魔族の王子の進む道 〜俺様王子が魔王になるまで〜

「わあ、薄暗ぁい……」

 広大な森の入り口には魔界樹が生い茂り、立て札が立っていた。

「え〜と……なんて読むんだっけ?? たしか立て札が立ってたら、何か気をつけないとならないんだよね。気をつけよう! 」

『魔力を奪う魔樹の胞子が飛ぶ時期につき、特に立ち入りを禁ず』

 その立て札も読めないまま、娘は森に入っていった。


「弟王子様ぁ〜!! ライ王子様の、弟の王子様ぁ〜!! いませんか〜!? 」

 さすが魔族の中でも体力がある方の小角族。彼女は草をかき分け、大花を避け、吸血草は枯れ枝で叩きながら森を進んだ。

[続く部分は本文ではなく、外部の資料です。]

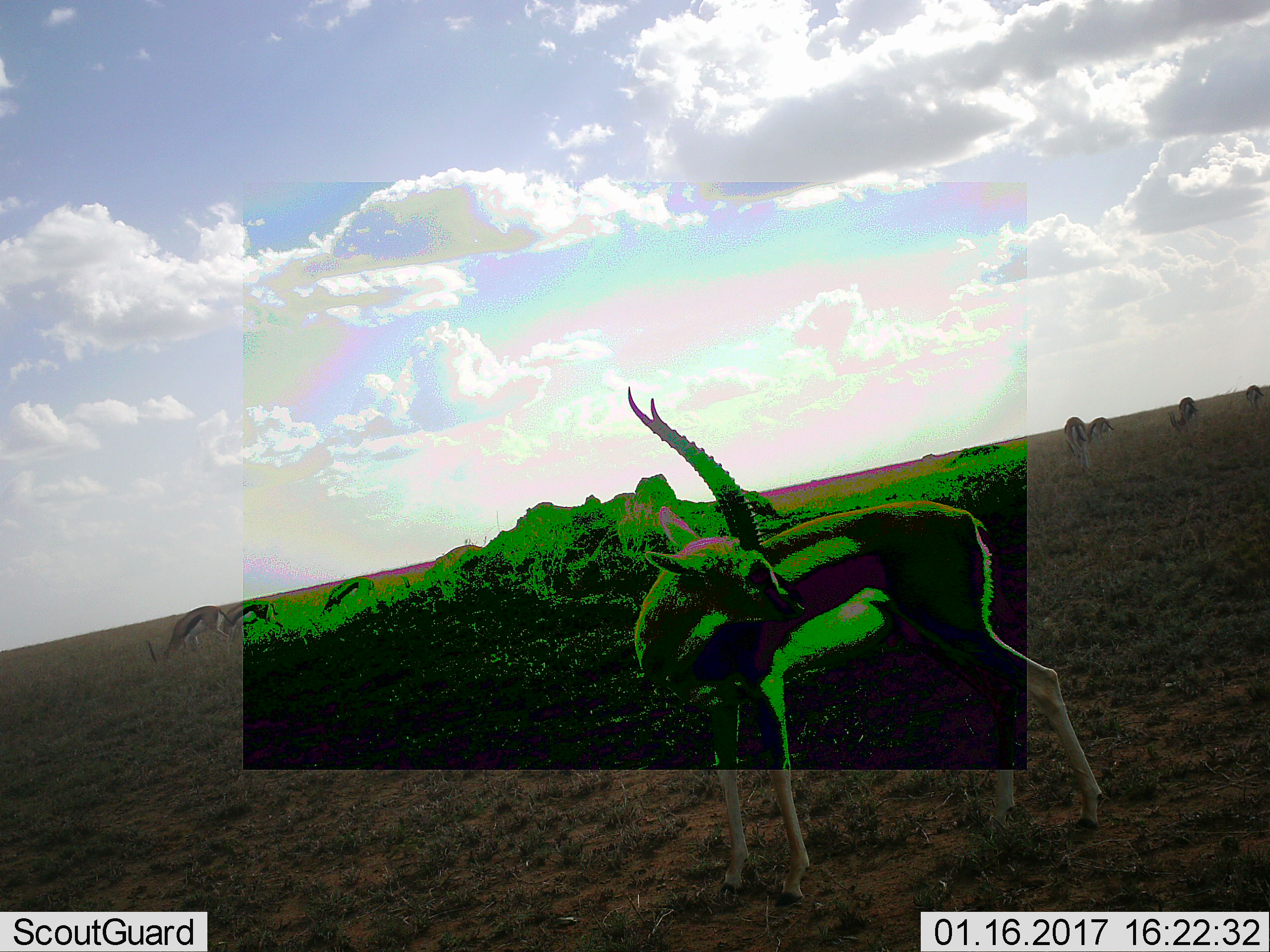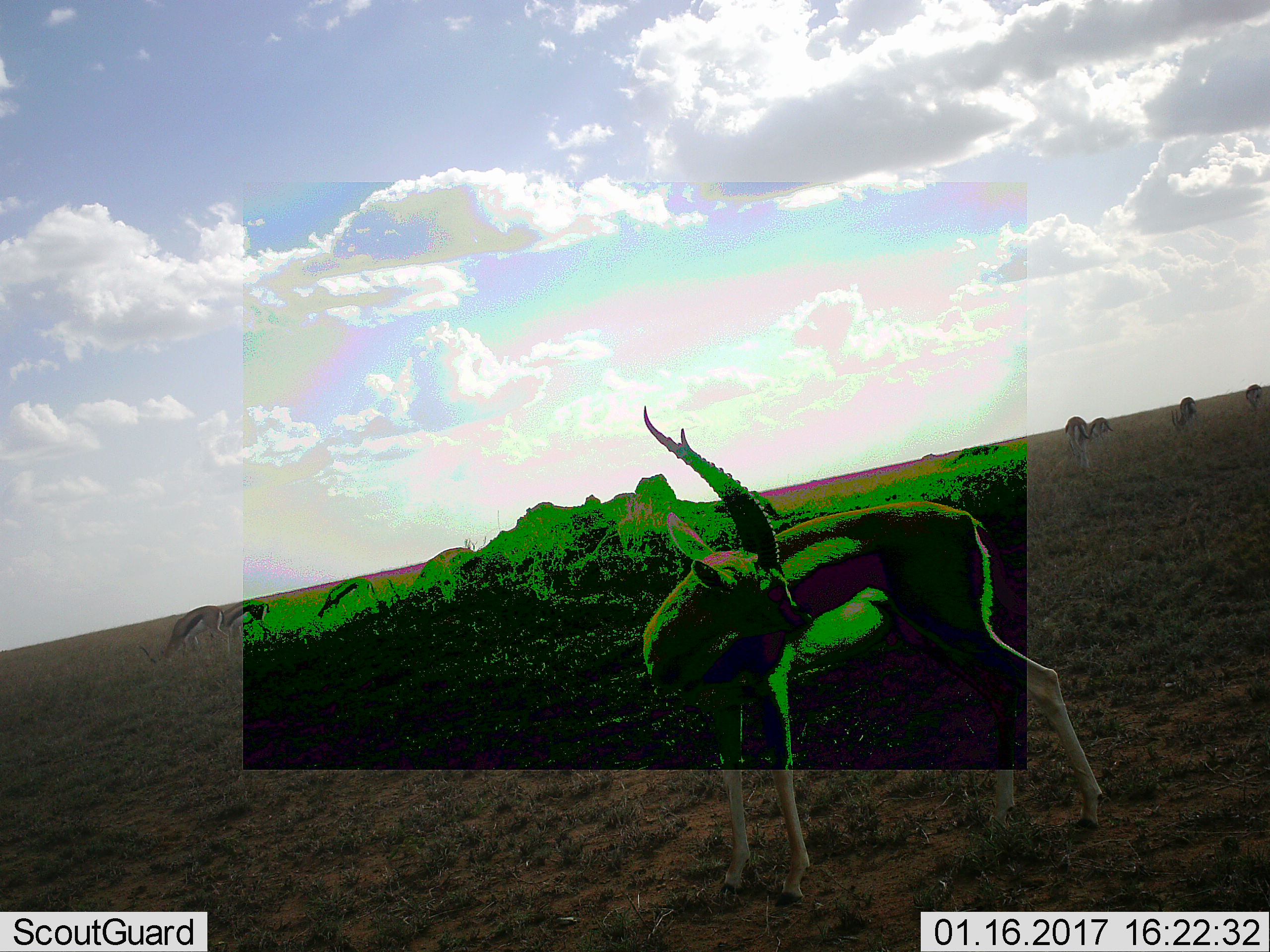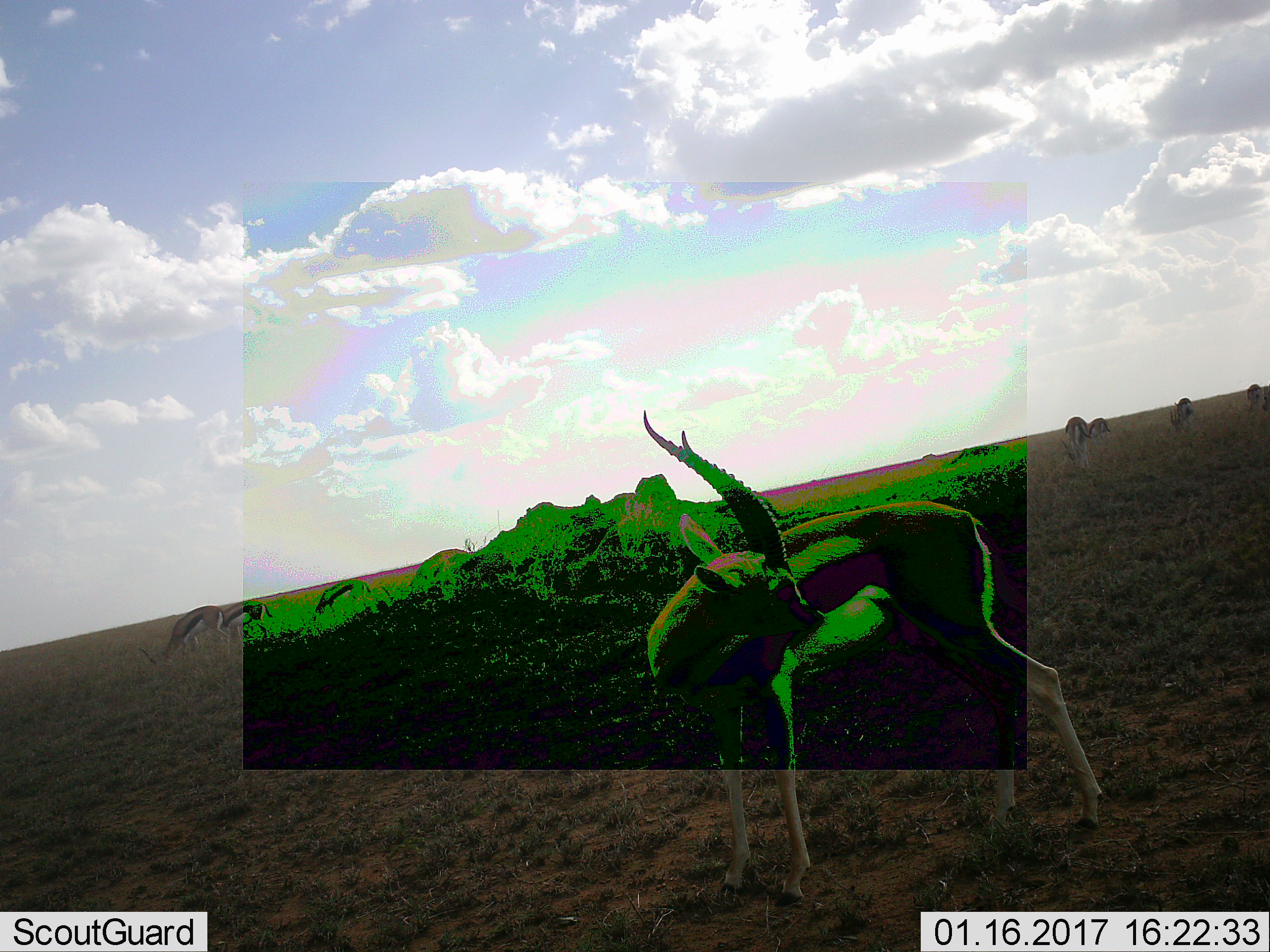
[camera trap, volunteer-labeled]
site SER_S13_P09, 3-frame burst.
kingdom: Animalia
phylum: Chordata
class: Mammalia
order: Artiodactyla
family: Bovidae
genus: Eudorcas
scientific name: Eudorcas thomsonii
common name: thomson's gazelle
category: gazellethomsons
Gazellethomsons (thomson's gazelle) (Eudorcas thomsonii), count 8. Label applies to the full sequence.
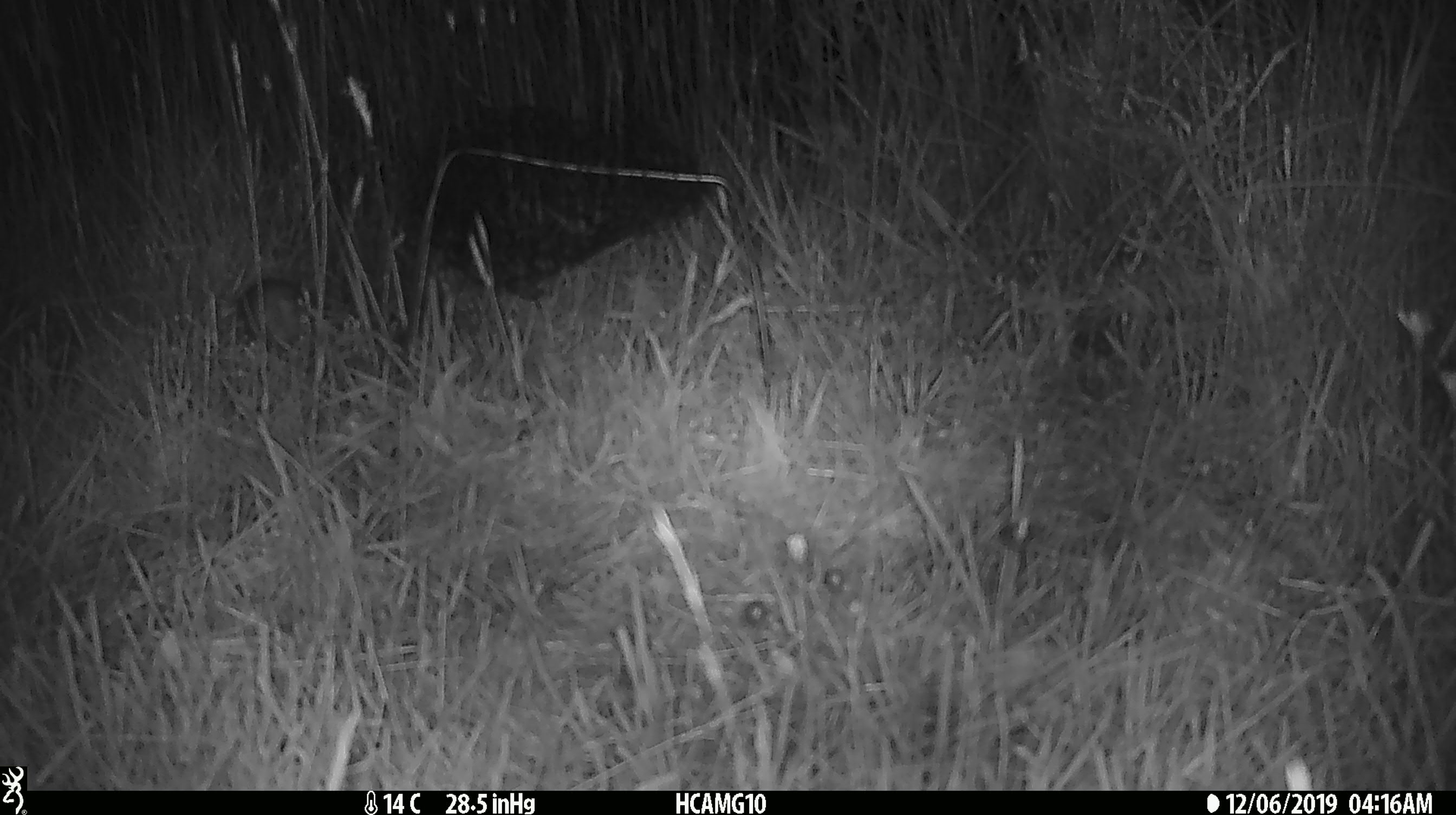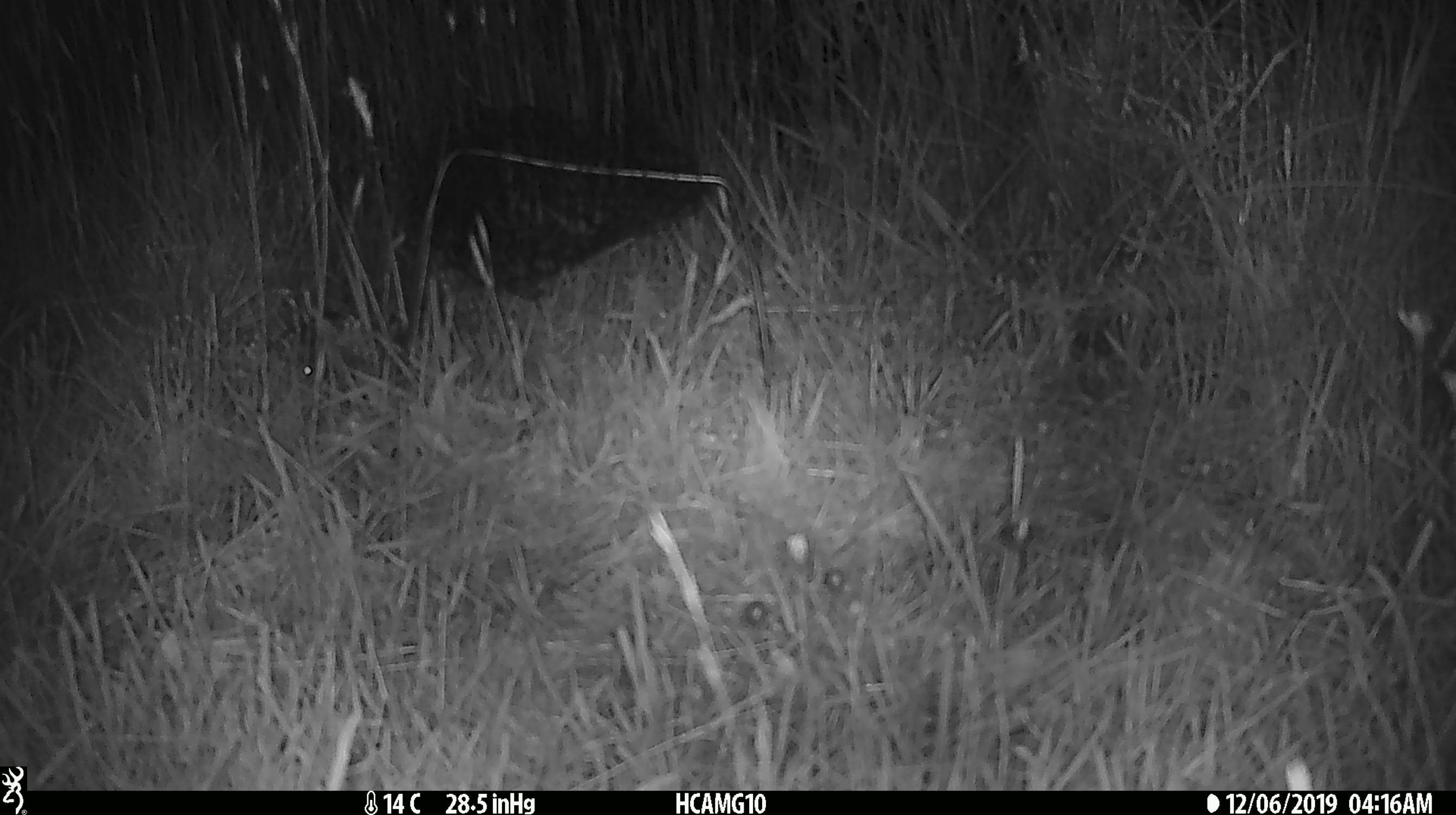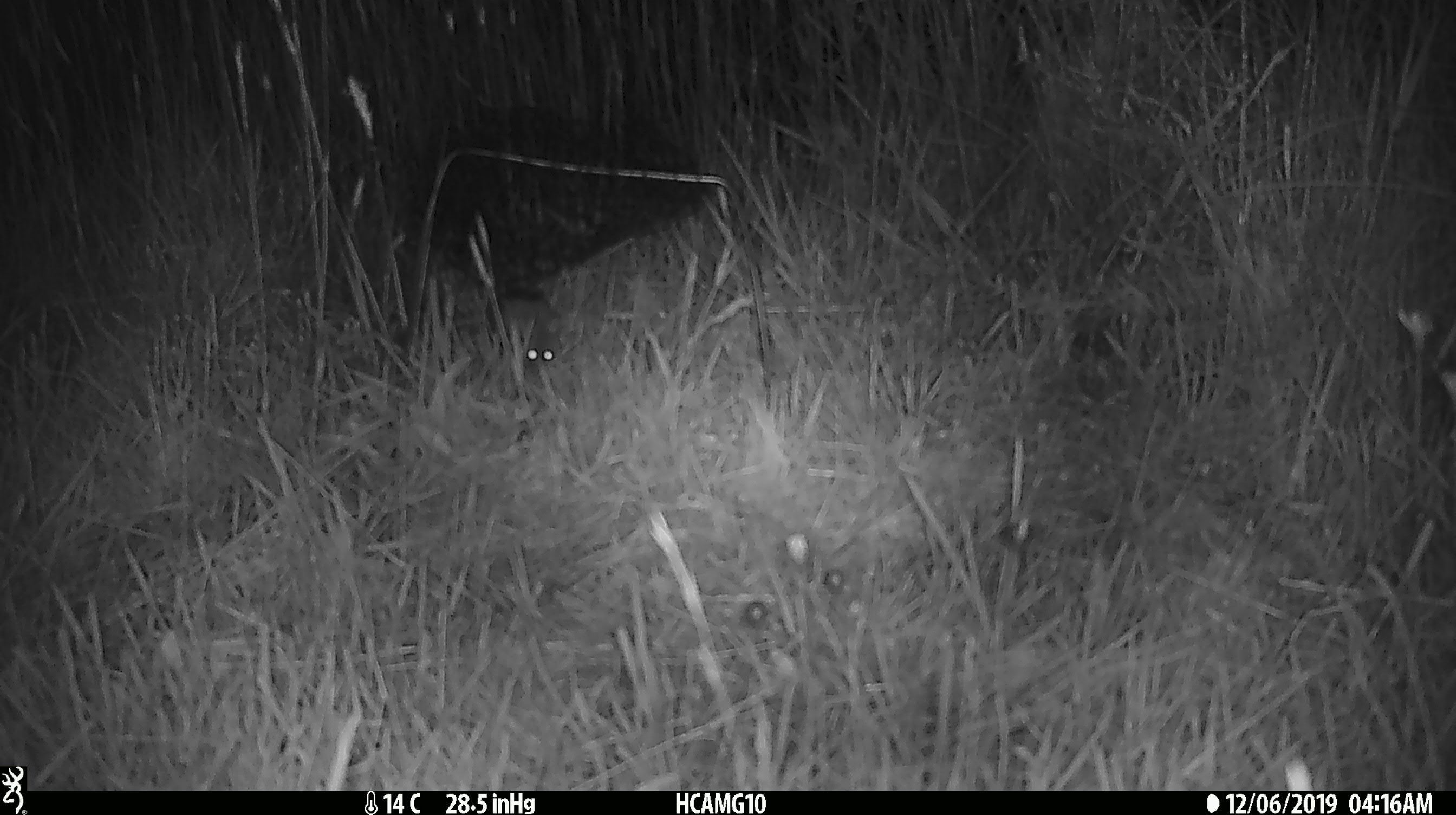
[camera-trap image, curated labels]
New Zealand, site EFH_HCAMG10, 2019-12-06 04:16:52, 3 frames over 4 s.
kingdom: Animalia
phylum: Chordata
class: Mammalia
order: Rodentia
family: Muridae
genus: Mus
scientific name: Mus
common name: mouse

「えいっ、えいっ……あれ?? なんか……霧かなあ? 」

 周りが何やらモヤ掛かってきた。
 目も鼻も、耳もいい彼女にとっては、視界が多少悪いくらいは何ともない。
 しかし問題は、この霧のような“何か”。

「?? あ……」

 良くわからないうちに突然身体が傾く。
 そして力が段々と抜けていくのを感じ、膝から崩れ落ちた。

「弟……おう、じ……さ、ま……」

 間際まで、顔も見たことがない弟王子の事が頭から離れずそのまま倒れ、娘は森の中で気を失った。